Hey guys, I recently burned my motherboard and chipset on my PC, so Im gettin new ones. I had a Viper PC case, but thats my brothers now. Im looking at a completely clear Plexi case for 70.00 bucks. and I was just woindering if anyone has any case modding tips or tricks up their sleeves. If you do, well then ray:. Thanks guys, and any suggestions you have, let em come.


----------



## magnethead (Mar 18, 2006)

You talking about the 100% plexi one they have down at Fry's? 
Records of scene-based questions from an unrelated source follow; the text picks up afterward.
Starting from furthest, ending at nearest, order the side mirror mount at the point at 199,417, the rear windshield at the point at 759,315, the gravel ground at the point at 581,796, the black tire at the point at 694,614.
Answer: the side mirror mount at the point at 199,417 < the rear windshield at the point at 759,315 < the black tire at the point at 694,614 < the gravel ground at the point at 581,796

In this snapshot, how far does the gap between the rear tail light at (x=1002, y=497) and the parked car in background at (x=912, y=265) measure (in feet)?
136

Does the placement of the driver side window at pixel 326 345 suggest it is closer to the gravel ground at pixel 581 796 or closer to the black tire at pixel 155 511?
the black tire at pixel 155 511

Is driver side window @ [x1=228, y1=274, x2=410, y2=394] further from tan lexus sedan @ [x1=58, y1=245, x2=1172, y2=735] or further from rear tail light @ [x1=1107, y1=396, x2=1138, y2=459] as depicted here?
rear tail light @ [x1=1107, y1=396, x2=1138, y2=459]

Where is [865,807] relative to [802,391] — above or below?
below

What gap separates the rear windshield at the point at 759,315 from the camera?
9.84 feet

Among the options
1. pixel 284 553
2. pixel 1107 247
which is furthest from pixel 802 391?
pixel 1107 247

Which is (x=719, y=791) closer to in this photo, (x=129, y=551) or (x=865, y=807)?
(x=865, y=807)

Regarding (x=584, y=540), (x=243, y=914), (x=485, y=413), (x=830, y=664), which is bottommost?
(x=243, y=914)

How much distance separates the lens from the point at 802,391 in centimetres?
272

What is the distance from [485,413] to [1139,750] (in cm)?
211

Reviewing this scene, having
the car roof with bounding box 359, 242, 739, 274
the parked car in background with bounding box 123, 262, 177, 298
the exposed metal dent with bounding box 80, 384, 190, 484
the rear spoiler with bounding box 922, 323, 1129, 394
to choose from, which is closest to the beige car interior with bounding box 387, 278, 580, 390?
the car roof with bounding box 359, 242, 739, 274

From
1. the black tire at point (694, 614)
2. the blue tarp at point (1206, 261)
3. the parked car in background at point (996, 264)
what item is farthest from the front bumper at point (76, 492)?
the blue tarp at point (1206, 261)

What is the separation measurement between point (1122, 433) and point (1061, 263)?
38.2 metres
All I can say it, be prepared with LOTS of cable loom...bout 3 feet of half inch (gfx & 24 pin cables), 4 feet of 3/8 (molex wires & USB cables), and 4 feet of 1/4 (fans, switches, LED's). And by all means, get a modular power supply.


----------



## kmart164 (Dec 2, 2007)

ok, first off, what is the modular power supply? And do you know of any PC fans that produce a high pitched wine, kind of like a turbo spooling up?


----------



## peterhuang913 (May 24, 2008)

lol, my case fan produces a high pitch whine, all the time. and it's annoying


----------



## kmart164 (Dec 2, 2007)

oh, god, what kind is it. I don't know why, but i just love noisy *** computers. I had a thermaltake fan on my fried CPU, one of the turbine type ones, twas orange blades, and black housing, and it was loud. I loved it.


----------



## kmart164 (Dec 2, 2007)

sorry to bump, but has anyone used the Nvidia e-GeForce 8400 GS graphics card yet?
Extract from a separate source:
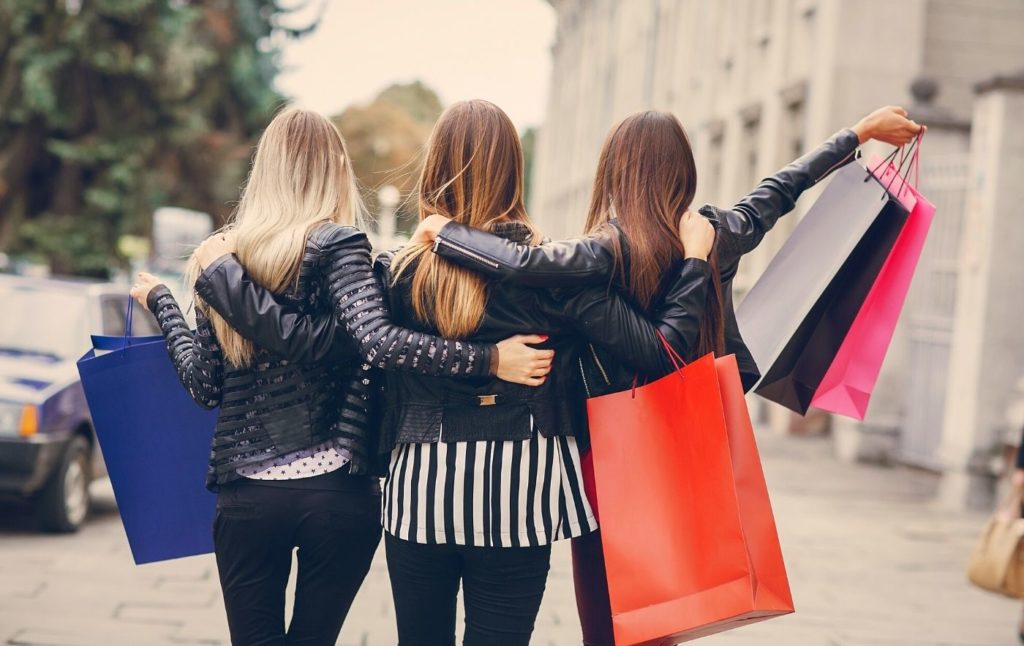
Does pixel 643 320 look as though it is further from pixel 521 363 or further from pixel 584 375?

And does anyone know of any aftermarket fans for it? thanks.


----------



## WereBo (Apr 5, 2008)

Allo kmart :wave:

I'm using the NVidia GEForce 8400 GS, even as I type this:laugh: It's plugged into an Asus M2N4-SLI board and runs very excellently, handling the few games I push at it. Excellent value for a 'cheap-end' card.
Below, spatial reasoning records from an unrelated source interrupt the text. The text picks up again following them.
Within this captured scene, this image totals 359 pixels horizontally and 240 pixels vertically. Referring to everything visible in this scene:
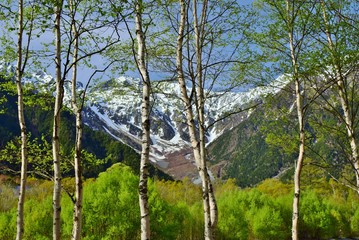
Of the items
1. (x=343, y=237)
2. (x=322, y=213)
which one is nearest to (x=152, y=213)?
(x=322, y=213)

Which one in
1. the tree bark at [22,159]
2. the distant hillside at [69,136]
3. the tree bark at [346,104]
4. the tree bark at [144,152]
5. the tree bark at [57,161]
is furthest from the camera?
the distant hillside at [69,136]

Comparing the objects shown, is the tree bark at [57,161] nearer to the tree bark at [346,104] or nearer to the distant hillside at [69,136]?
the tree bark at [346,104]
If you browse the Zalman web-site, they have several heatsink/fans specifically for NVidia cards.


----------



## kmart164 (Dec 2, 2007)

sweet, thanks werebo. Ill check it out.


----------



## Banscare (Jun 2, 2008)

I have a similar case for my unix box and it's PERFECT for uv paint. Goes on smooth and does not smear. Not sure if you are into that sort of modifications but it looks great on plexi cases. This is the sight I use http://www.xoxide.com/paint.html 

cheers


----------